> _TASK 1_:
Translate this sentence from the forum post on nullable foreign keys into Spanish: "This of course has an impact on performance and it induces outer joins for correct reporting."
BEGIN EXTRACTED TEXT
Nasty job on Ref. Integrity and Foreign keys

blom0344 · Jan 29, 2007

I have been asked to review a fairly normalized datawarehouse where a portion of the FK's are set to be nullable.
This of course has an impact on performance and it induces outer joins for correct reporting.
The issue is how to find a remedy and repair the missing FK values (either by adjusting the ETL process , setting proper defaults or building post-job procedures that fix things)
With starschema's this would be quite simple, cause there are 1-2 levels of dependencies, but a relational model is more complex.
I've played around with some scripts to seperate the tables in groups like:

No FK, only PK:

Code:

SELECT T.TABLE_NAME,S.CONSTRAINT_NAME,
MAX(CASE WHEN S.POSITION = 1 THEN S.COLUMN_NAME ELSE NULL END) AS COL1,
MAX(CASE WHEN S.POSITION = 2 THEN S.COLUMN_NAME ELSE NULL END) AS COL2,
MAX(CASE WHEN S.POSITION = 3 THEN S.COLUMN_NAME ELSE NULL END) AS COL3,
MAX(CASE WHEN S.POSITION = 4 THEN S.COLUMN_NAME ELSE NULL END) AS COL4,
MAX(CASE WHEN S.POSITION = 5 THEN S.COLUMN_NAME ELSE NULL END) AS COL5,
MAX(CASE WHEN S.POSITION = 6 THEN S.COLUMN_NAME ELSE NULL END) AS COL6,
MAX(CASE WHEN S.POSITION = 7 THEN S.COLUMN_NAME ELSE NULL END) AS COL7,
MAX(CASE WHEN S.POSITION = 8 THEN S.COLUMN_NAME ELSE NULL END) AS COL8,
MAX(CASE WHEN S.POSITION = 9 THEN S.COLUMN_NAME ELSE NULL END) AS COL9,
MAX(CASE WHEN S.POSITION = 10 THEN S.COLUMN_NAME ELSE NULL END) AS COL10
FROM SYS.ALL_TABLES T,SYS.all_CONS_COLUMNS S,SYS.ALL_CONSTRAINTS X 
WHERE T.OWNER = S.OWNER AND T.TABLE_NAME = S.TABLE_NAME AND
T.OWNER = X.OWNER AND T.TABLE_NAME = X.TABLE_NAME AND
T.OWNER = 'KIMO' AND T.TABLE_NAME LIKE 'TB%' AND X.CONSTRAINT_TYPE = 'P' AND
S.CONSTRAINT_NAME NOT LIKE 'SYS%' AND X.STATUS = 'ENABLED' AND
T.TABLE_NAME NOT IN 
(SELECT V.TABLE_NAME FROM SYS.ALL_CONSTRAINTS V WHERE V.OWNER = 'KIMO' AND V.CONSTRAINT_TYPE = 'R')
END EXTRACTED TEXT
BEGIN INPUT RECORDS
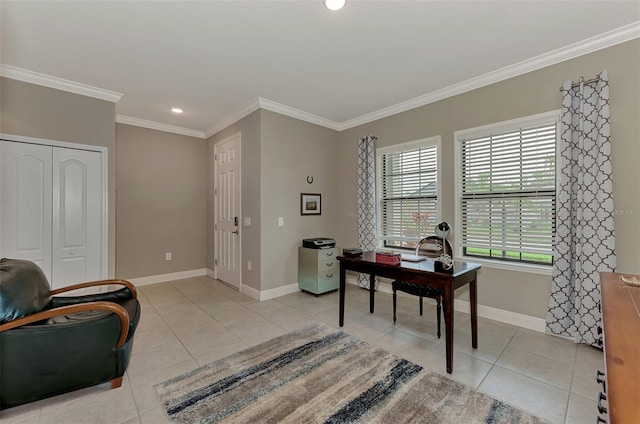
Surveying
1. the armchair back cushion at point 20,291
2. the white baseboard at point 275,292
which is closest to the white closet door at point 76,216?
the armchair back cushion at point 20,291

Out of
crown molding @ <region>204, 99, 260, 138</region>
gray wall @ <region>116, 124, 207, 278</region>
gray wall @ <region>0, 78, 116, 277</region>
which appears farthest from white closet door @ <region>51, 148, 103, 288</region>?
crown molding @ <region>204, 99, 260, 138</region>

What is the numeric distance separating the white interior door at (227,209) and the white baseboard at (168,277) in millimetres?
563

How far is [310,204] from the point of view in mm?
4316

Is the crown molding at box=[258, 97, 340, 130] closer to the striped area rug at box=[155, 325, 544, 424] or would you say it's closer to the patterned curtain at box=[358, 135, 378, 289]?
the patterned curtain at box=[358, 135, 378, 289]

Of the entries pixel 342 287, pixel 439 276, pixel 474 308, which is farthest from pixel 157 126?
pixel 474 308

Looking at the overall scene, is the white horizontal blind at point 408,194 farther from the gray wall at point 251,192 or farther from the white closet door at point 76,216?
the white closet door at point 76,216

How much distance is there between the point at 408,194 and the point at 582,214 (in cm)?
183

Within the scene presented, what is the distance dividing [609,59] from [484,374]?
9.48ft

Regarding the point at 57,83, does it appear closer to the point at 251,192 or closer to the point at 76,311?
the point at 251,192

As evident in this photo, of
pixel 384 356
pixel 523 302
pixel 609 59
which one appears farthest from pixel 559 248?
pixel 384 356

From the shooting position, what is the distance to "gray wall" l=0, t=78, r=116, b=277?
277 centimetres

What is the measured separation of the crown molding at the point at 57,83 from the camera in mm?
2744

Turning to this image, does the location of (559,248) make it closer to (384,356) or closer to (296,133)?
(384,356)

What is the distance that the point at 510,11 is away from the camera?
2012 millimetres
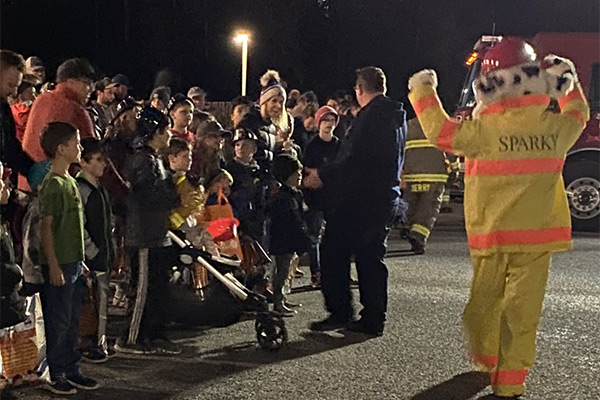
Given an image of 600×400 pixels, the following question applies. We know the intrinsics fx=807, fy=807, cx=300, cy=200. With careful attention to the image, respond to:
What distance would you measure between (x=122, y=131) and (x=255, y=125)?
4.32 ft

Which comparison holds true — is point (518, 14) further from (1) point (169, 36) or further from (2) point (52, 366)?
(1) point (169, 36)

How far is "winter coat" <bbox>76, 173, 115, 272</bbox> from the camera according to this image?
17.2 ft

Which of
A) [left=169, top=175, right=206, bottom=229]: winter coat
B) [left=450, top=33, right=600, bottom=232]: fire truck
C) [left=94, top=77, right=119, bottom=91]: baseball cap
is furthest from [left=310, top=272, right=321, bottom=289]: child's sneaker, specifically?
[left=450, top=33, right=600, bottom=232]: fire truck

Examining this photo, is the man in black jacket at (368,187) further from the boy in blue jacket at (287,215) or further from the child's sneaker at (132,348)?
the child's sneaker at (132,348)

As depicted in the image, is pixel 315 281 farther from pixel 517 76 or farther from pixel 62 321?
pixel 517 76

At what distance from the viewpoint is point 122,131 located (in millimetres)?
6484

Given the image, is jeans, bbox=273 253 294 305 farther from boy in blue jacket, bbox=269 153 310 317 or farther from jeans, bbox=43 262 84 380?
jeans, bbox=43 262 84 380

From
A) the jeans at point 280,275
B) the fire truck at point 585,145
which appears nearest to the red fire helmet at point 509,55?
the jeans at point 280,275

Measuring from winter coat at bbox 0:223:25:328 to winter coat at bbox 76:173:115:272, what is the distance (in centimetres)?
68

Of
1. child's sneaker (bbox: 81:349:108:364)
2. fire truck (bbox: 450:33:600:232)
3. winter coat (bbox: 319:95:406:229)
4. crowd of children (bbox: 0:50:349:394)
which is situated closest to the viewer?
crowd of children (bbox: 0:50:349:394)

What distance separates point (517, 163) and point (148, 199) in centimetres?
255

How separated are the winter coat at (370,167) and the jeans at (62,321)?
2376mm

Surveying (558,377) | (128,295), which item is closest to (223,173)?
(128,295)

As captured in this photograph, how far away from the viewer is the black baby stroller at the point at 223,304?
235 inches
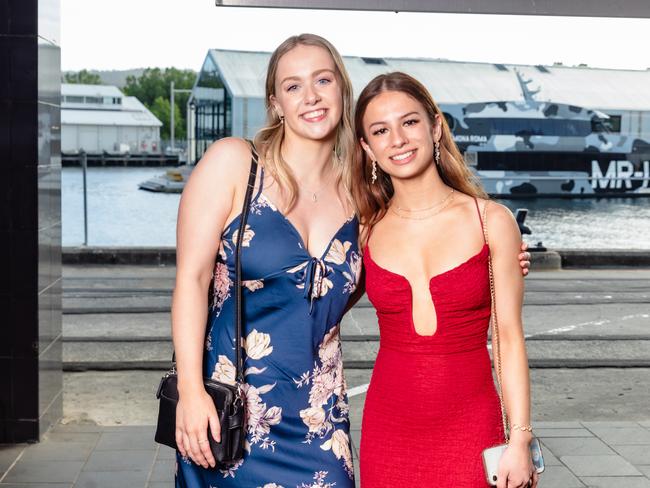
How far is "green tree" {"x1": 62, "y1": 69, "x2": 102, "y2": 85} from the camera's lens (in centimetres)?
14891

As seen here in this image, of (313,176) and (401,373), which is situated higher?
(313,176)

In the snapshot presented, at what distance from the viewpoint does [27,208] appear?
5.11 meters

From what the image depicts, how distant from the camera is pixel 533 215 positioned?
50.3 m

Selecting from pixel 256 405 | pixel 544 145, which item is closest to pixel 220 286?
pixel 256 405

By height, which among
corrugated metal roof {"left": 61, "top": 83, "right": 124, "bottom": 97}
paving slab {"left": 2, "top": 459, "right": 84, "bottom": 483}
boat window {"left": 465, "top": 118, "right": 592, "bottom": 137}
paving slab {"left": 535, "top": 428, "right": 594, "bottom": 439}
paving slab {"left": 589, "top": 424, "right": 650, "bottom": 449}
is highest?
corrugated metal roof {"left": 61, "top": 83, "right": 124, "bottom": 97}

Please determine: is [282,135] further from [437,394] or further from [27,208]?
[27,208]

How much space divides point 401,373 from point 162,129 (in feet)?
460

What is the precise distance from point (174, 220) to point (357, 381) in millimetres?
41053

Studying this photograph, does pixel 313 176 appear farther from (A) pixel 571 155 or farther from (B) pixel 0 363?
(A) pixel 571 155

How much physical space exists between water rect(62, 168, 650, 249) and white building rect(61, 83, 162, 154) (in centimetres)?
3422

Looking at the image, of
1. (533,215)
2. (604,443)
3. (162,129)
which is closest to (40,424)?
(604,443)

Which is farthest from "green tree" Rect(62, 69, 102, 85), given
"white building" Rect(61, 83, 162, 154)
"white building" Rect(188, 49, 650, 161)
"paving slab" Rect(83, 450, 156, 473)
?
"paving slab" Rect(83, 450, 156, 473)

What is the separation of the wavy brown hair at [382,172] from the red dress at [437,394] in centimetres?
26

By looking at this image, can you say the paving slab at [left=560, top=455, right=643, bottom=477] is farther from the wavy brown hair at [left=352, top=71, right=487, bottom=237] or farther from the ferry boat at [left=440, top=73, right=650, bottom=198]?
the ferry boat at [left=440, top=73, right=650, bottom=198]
END INPUT RECORDS
> _TASK 2_:
Locate each line of the records that contains the word "molding", and copy all of those lines.

> _SOLUTION 1_:
Esto, por supuesto, afecta al rendimiento e induce outer joins para que los informes sean correctos.

> _SOLUTION 2_:
crown molding @ <region>204, 99, 260, 138</region>
crown molding @ <region>204, 99, 260, 138</region>
Is the crown molding at box=[258, 97, 340, 130] closer to the striped area rug at box=[155, 325, 544, 424] or would you say it's closer to the patterned curtain at box=[358, 135, 378, 289]?
What is the measured separation of the crown molding at the point at 57,83 from the camera in mm?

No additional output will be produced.